* [Problem description]:
Pull every line out of the records below and write each one again without changing a word.

Records:
· · · · · · ·

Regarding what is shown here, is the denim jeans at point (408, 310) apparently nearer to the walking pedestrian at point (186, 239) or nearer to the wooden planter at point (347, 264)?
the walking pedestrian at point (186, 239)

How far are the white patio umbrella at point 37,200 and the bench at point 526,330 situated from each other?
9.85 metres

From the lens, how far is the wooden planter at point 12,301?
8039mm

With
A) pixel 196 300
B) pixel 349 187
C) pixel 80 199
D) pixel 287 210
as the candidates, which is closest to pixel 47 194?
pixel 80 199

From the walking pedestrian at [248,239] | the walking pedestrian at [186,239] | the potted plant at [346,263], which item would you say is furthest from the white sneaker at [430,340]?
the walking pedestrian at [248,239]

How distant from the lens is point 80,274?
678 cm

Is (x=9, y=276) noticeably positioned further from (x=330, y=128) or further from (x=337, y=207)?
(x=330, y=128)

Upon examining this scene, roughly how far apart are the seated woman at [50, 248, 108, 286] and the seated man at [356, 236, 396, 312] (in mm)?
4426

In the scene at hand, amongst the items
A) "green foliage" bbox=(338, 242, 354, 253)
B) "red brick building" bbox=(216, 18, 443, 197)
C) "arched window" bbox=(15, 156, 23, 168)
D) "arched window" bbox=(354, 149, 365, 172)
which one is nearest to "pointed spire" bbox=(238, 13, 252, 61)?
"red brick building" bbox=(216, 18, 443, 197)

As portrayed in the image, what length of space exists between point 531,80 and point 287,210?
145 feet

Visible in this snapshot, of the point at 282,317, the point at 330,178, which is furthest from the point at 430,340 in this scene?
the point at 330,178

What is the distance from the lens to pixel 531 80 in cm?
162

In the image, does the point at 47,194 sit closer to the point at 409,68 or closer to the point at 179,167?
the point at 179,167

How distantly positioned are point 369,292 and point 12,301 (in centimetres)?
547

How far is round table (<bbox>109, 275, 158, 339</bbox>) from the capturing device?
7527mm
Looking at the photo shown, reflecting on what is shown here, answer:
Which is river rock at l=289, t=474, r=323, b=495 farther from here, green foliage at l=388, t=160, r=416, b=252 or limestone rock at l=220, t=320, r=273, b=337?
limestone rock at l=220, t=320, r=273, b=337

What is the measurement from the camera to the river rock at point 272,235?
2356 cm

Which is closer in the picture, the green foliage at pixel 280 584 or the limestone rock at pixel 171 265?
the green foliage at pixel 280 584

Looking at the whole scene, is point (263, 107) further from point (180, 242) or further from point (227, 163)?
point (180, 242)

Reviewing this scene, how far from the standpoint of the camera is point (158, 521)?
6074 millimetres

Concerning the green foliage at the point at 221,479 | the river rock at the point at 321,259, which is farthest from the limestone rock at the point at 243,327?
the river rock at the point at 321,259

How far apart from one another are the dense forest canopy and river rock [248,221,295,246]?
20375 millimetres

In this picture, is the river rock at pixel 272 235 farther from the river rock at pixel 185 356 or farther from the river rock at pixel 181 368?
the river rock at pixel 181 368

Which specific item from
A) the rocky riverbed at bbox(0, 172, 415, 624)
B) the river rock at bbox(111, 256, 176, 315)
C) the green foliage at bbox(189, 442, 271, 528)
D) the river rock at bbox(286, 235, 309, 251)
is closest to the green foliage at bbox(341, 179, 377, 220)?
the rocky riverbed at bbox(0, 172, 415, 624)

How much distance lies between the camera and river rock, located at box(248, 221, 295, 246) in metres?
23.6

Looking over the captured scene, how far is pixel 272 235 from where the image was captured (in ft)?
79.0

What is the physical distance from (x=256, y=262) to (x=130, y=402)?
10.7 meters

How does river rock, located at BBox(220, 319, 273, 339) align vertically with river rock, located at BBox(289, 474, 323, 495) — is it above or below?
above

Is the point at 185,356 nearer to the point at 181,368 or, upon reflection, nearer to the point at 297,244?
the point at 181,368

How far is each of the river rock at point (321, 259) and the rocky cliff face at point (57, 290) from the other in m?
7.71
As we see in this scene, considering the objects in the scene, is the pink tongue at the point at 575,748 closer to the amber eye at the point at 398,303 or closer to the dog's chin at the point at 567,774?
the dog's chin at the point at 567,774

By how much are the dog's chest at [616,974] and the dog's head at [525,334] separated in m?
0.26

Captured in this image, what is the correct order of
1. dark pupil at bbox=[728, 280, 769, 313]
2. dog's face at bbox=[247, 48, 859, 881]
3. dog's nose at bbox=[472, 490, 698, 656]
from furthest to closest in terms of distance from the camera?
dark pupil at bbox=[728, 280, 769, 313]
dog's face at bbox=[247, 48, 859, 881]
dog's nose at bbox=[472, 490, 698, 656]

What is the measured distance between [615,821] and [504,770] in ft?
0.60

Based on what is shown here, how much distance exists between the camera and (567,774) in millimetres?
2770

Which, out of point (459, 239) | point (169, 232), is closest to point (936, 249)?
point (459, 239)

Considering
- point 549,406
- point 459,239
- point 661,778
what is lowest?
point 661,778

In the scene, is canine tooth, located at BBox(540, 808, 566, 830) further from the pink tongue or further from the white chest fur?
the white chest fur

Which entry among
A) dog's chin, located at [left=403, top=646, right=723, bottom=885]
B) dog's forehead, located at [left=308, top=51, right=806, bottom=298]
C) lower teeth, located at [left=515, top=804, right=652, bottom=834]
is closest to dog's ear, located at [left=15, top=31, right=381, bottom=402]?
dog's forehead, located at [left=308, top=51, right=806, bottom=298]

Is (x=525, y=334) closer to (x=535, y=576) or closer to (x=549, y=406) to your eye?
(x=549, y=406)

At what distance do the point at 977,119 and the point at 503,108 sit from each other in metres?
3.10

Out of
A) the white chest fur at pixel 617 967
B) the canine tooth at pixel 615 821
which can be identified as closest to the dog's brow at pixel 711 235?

· · · · · · ·

* [The output]:
Regarding what is shown here, is the denim jeans at point (408, 310) apparently nearer to the walking pedestrian at point (186, 239) or nearer to the wooden planter at point (347, 264)?
the walking pedestrian at point (186, 239)

How far are the white patio umbrella at point 37,200 and the bench at point 526,330 situated from each other?
9.85 metres

From the lens, how far is the wooden planter at point 12,301?
8039mm

With
A) pixel 196 300
B) pixel 349 187
C) pixel 80 199
D) pixel 287 210
as the candidates, which is closest to pixel 47 194?
pixel 80 199

From the walking pedestrian at [248,239] | the walking pedestrian at [186,239] | the potted plant at [346,263], which item would you say is furthest from the white sneaker at [430,340]?
the walking pedestrian at [248,239]

How distant from the lens is point 80,274?
678 cm

Is (x=9, y=276) noticeably positioned further from (x=330, y=128) or further from (x=337, y=207)?
(x=330, y=128)

Upon examining this scene, roughly how far apart are the seated woman at [50, 248, 108, 286] and the seated man at [356, 236, 396, 312] (in mm)?
4426

In the scene at hand, amongst the items
A) "green foliage" bbox=(338, 242, 354, 253)
B) "red brick building" bbox=(216, 18, 443, 197)
C) "arched window" bbox=(15, 156, 23, 168)
D) "arched window" bbox=(354, 149, 365, 172)
which one is nearest to "pointed spire" bbox=(238, 13, 252, 61)?
"red brick building" bbox=(216, 18, 443, 197)

As portrayed in the image, what length of space exists between point 531,80 and point 287,210?
145 feet

Visible in this snapshot, of the point at 282,317, the point at 330,178, which is furthest from the point at 430,340 in this scene?
the point at 330,178

What is the distance from the lens to pixel 531 80 in cm?
162

In the image, does the point at 47,194 sit closer to the point at 409,68 or closer to the point at 179,167?
the point at 179,167

How distantly positioned are point 369,292 and point 12,301 (in centimetres)?
547

How far is round table (<bbox>109, 275, 158, 339</bbox>) from the capturing device?
7527mm
Looking at the photo shown, reflecting on what is shown here, answer:
Which is river rock at l=289, t=474, r=323, b=495 farther from here, green foliage at l=388, t=160, r=416, b=252 or limestone rock at l=220, t=320, r=273, b=337?
limestone rock at l=220, t=320, r=273, b=337

What is the measurement from the camera to the river rock at point 272,235?
2356 cm

Which is closer in the picture, the green foliage at pixel 280 584 or the limestone rock at pixel 171 265?
the green foliage at pixel 280 584

Looking at the whole scene, is point (263, 107) further from point (180, 242) or further from point (227, 163)?
point (180, 242)

Reviewing this scene, how far from the standpoint of the camera is point (158, 521)?
6074 millimetres

Concerning the green foliage at the point at 221,479 | the river rock at the point at 321,259, which is farthest from the limestone rock at the point at 243,327?
the river rock at the point at 321,259

How far apart from one another are the dense forest canopy and river rock [248,221,295,246]?
20375 millimetres

In this picture, is the river rock at pixel 272 235 farther from the river rock at pixel 185 356 or farther from the river rock at pixel 181 368?
the river rock at pixel 181 368

Which specific item from
A) the rocky riverbed at bbox(0, 172, 415, 624)
B) the river rock at bbox(111, 256, 176, 315)
C) the green foliage at bbox(189, 442, 271, 528)
D) the river rock at bbox(286, 235, 309, 251)
is closest to the green foliage at bbox(341, 179, 377, 220)?
the rocky riverbed at bbox(0, 172, 415, 624)

How much distance lies between the camera and river rock, located at box(248, 221, 295, 246) in metres?
23.6

Looking over the captured scene, how far is pixel 272 235 from where the image was captured (in ft)?
79.0

What is the physical distance from (x=256, y=262) to (x=130, y=402)?
10.7 meters

How does river rock, located at BBox(220, 319, 273, 339) align vertically with river rock, located at BBox(289, 474, 323, 495) — is it above or below?
above

Is the point at 185,356 nearer to the point at 181,368 or, upon reflection, nearer to the point at 297,244?
the point at 181,368

How far is each of the river rock at point (321, 259) and the rocky cliff face at point (57, 290) from the other in m?
7.71
As we see in this scene, considering the objects in the scene, is the pink tongue at the point at 575,748 closer to the amber eye at the point at 398,303 or closer to the dog's chin at the point at 567,774?
the dog's chin at the point at 567,774

By how much are the dog's chest at [616,974] and the dog's head at [525,334] separated in m?
0.26

Captured in this image, what is the correct order of
1. dark pupil at bbox=[728, 280, 769, 313]
2. dog's face at bbox=[247, 48, 859, 881]
3. dog's nose at bbox=[472, 490, 698, 656]
from furthest to closest in terms of distance from the camera?
dark pupil at bbox=[728, 280, 769, 313]
dog's face at bbox=[247, 48, 859, 881]
dog's nose at bbox=[472, 490, 698, 656]

What is the measured distance between [615,821] and [504,770] in ft?
0.60

Based on what is shown here, how much distance exists between the camera and (567,774) in millimetres?
2770

Which, out of point (459, 239) | point (169, 232), is closest to point (936, 249)?
point (459, 239)

Considering
- point 549,406
- point 459,239
- point 661,778
what is lowest?
point 661,778

In the scene, is canine tooth, located at BBox(540, 808, 566, 830) further from the pink tongue or further from the white chest fur?
the white chest fur

Which entry among
A) dog's chin, located at [left=403, top=646, right=723, bottom=885]
B) dog's forehead, located at [left=308, top=51, right=806, bottom=298]
C) lower teeth, located at [left=515, top=804, right=652, bottom=834]
is closest to dog's ear, located at [left=15, top=31, right=381, bottom=402]?
dog's forehead, located at [left=308, top=51, right=806, bottom=298]

Is (x=525, y=334) closer to (x=535, y=576) or closer to (x=549, y=406) to your eye?
(x=549, y=406)

At what distance do the point at 977,119 and the point at 503,108 sit from each other in metres?
3.10

Out of
A) the white chest fur at pixel 617 967
B) the canine tooth at pixel 615 821
which can be identified as closest to the dog's brow at pixel 711 235?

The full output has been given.